--- START ---

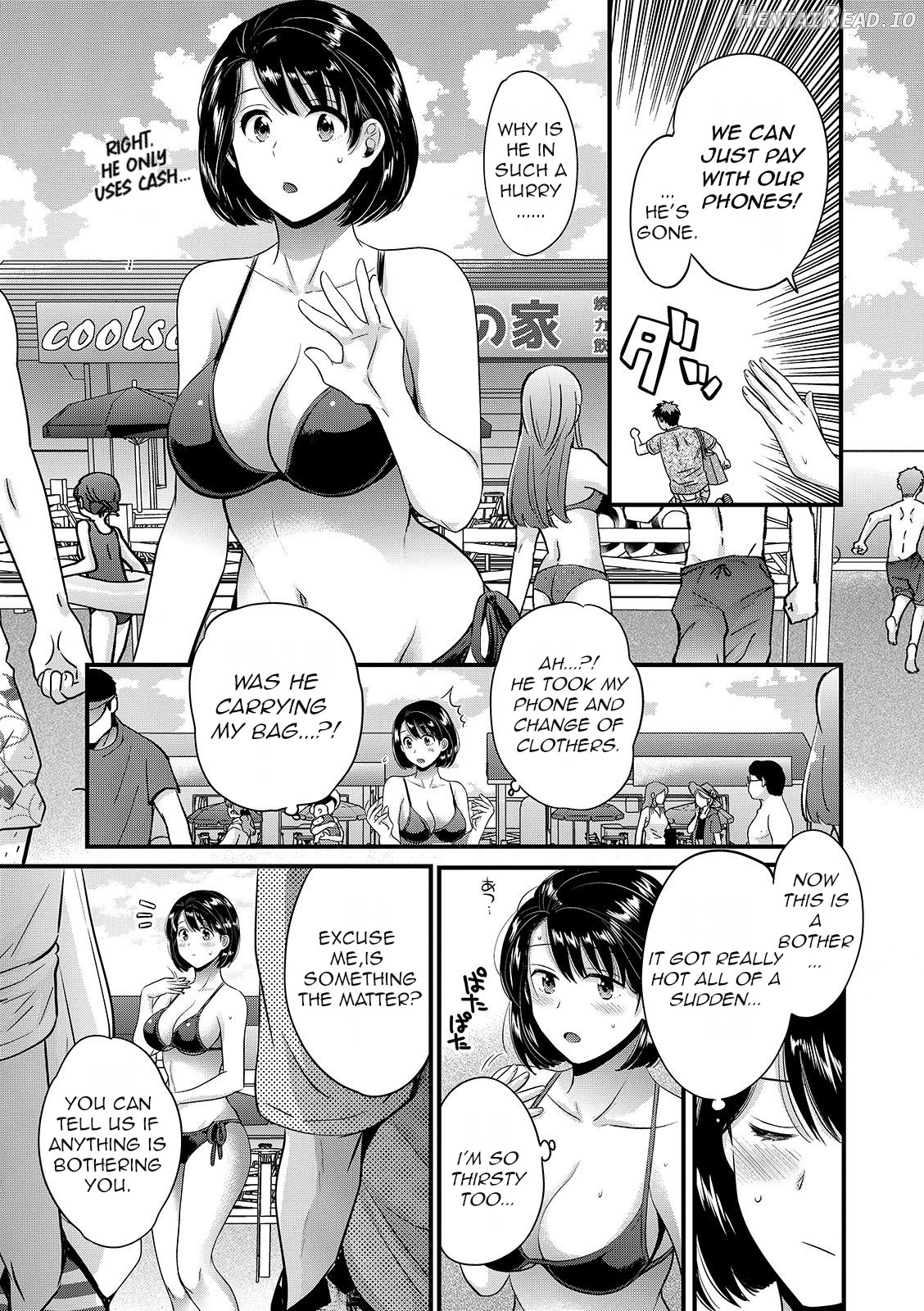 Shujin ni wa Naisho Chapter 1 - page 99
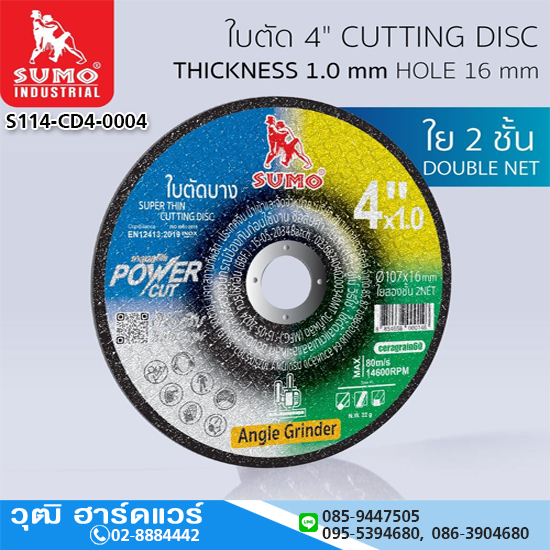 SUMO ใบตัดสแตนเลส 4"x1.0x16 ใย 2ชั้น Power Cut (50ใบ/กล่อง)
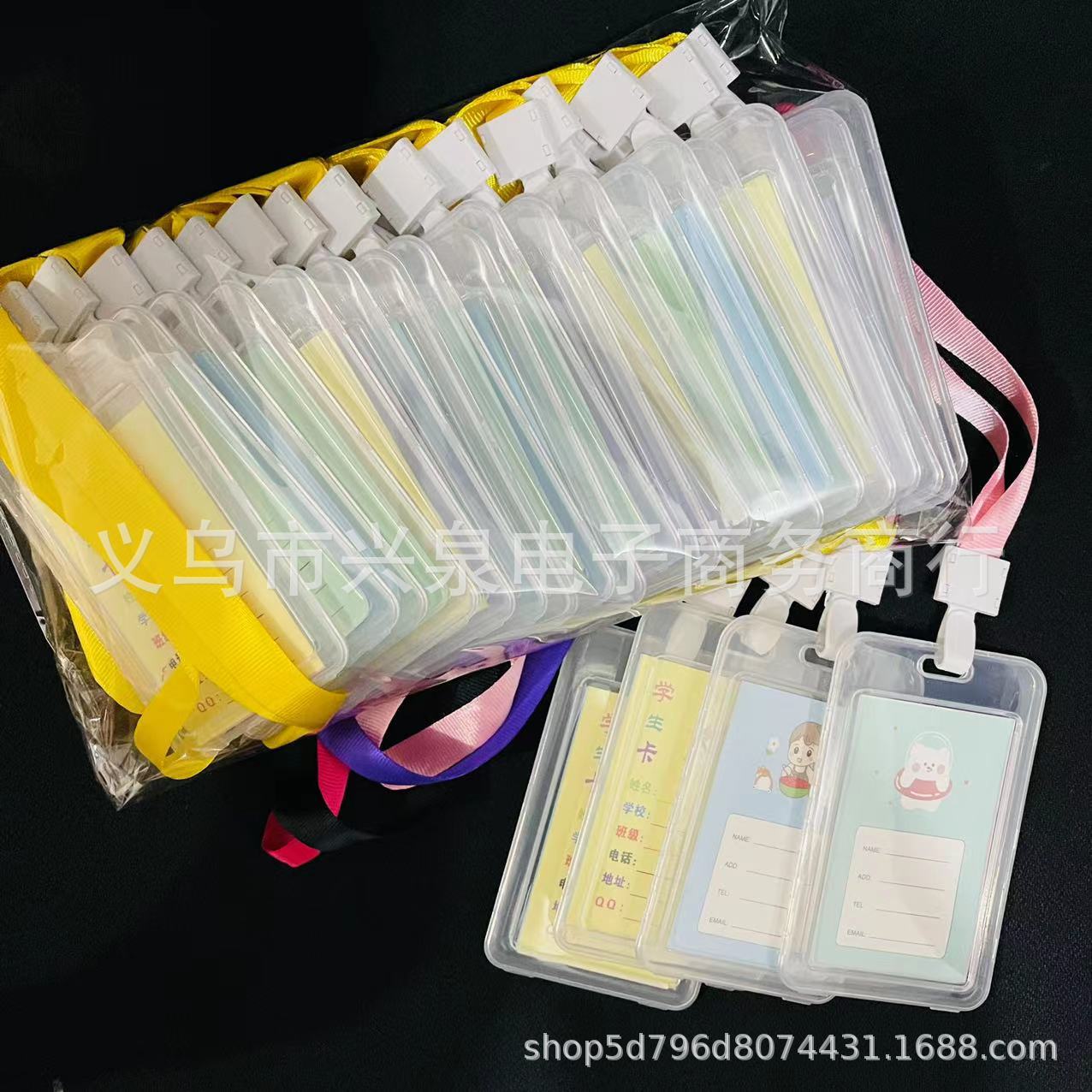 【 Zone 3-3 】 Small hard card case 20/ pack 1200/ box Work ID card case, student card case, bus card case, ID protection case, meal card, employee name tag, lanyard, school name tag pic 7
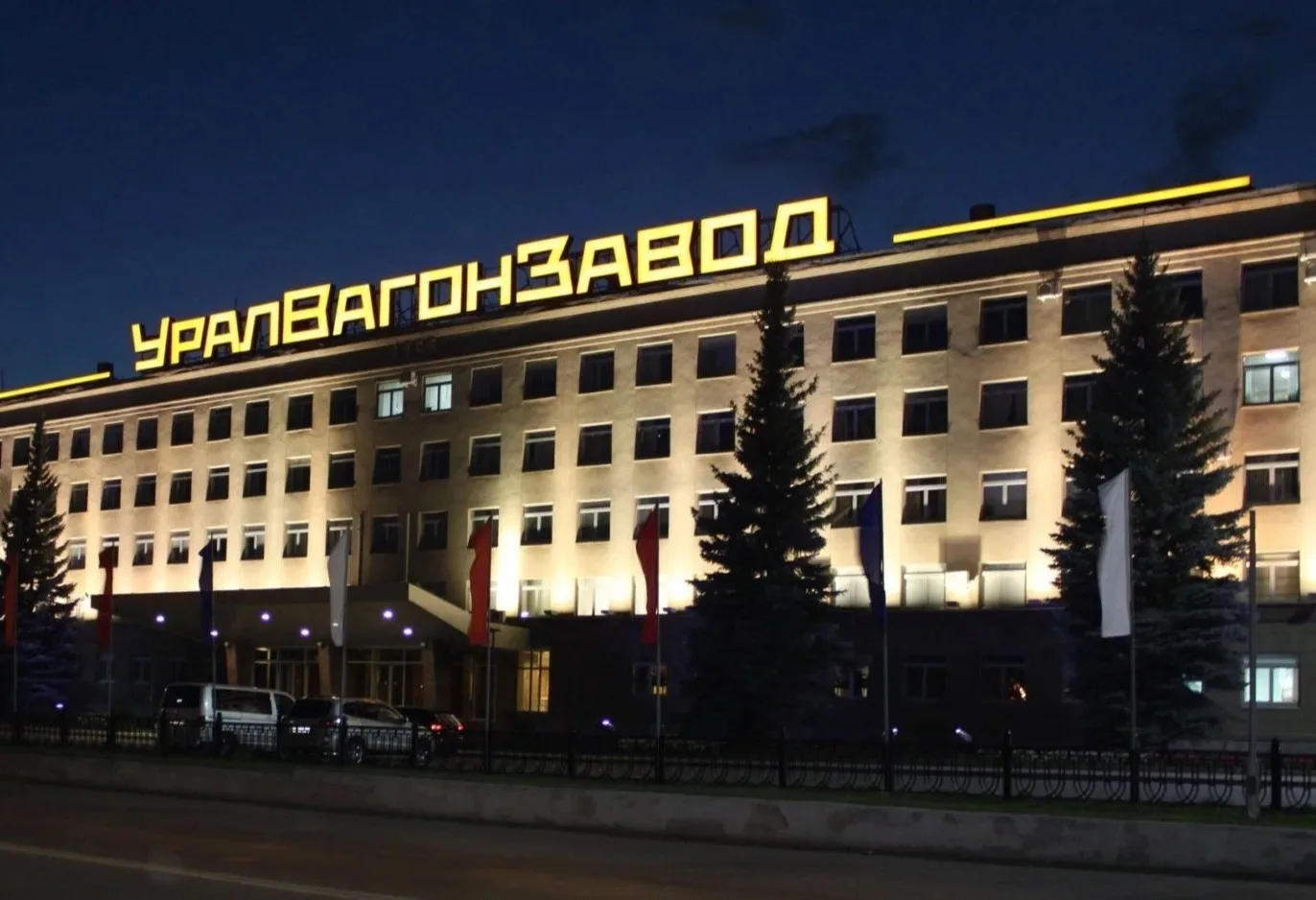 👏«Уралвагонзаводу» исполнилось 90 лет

--- END ---
--- START ---

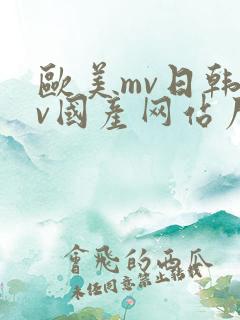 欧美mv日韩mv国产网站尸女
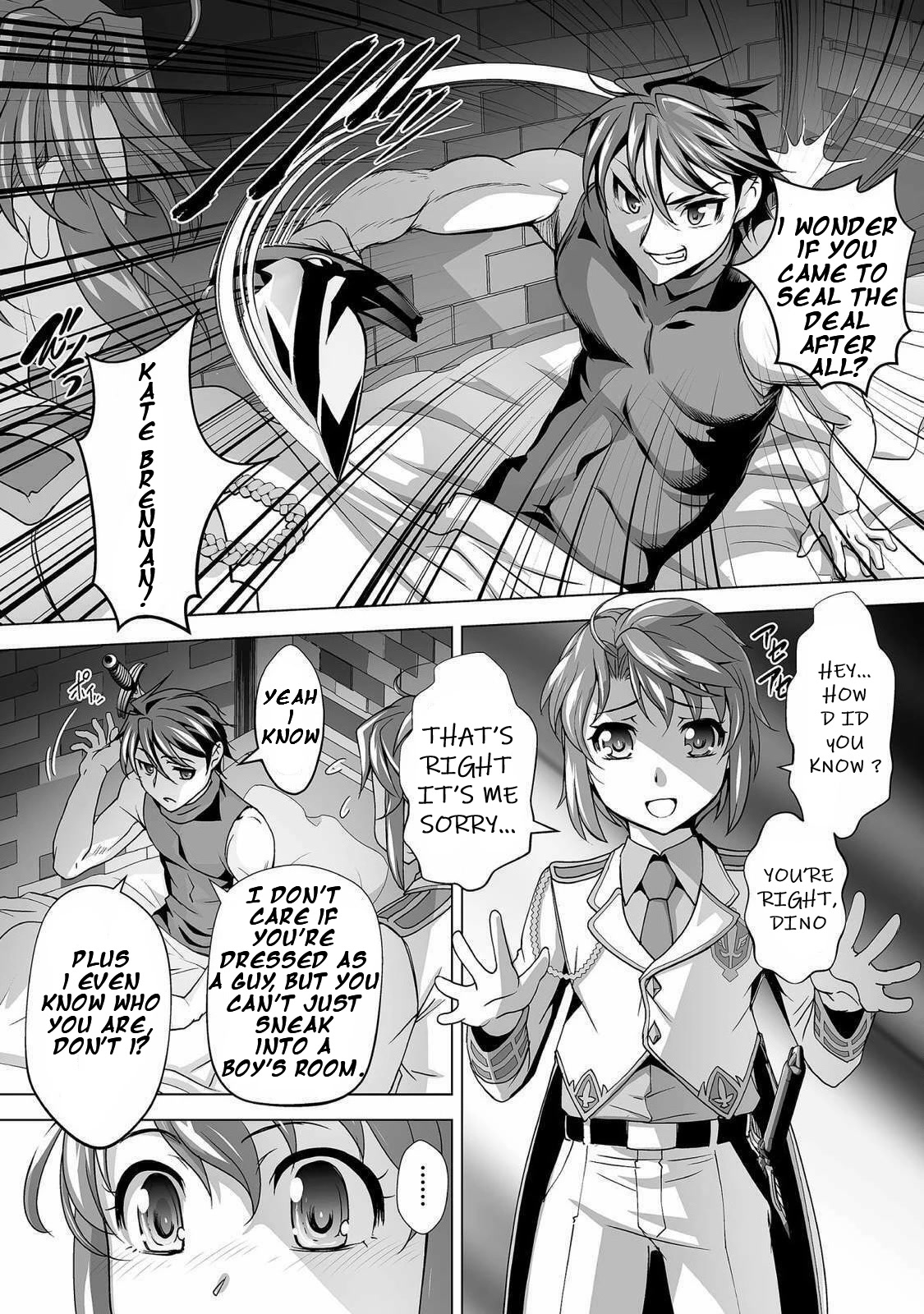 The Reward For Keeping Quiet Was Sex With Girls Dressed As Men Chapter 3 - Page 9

--- END ---

*WHAT YOU SHOULD DO*
Starting at the record that contains "Shujin ni wa Naisho Chapter 1 - page 99" and ending after the one that contains "исполнилось 90 лет", write those records again with "card case" replaced by "card holder" and everything else left the same. Leave the pictures out.

*WRITTEN RESPONSE*
 Shujin ni wa Naisho Chapter 1 - page 99
 SUMO ใบตัดสแตนเลส 4"x1.0x16 ใย 2ชั้น Power Cut (50ใบ/กล่อง)
 【 Zone 3-3 】 Small hard card holder 20/ pack 1200/ box Work ID card holder, student card holder, bus card holder, ID protection case, meal card, employee name tag, lanyard, school name tag pic 7
 👏«Уралвагонзаводу» исполнилось 90 лет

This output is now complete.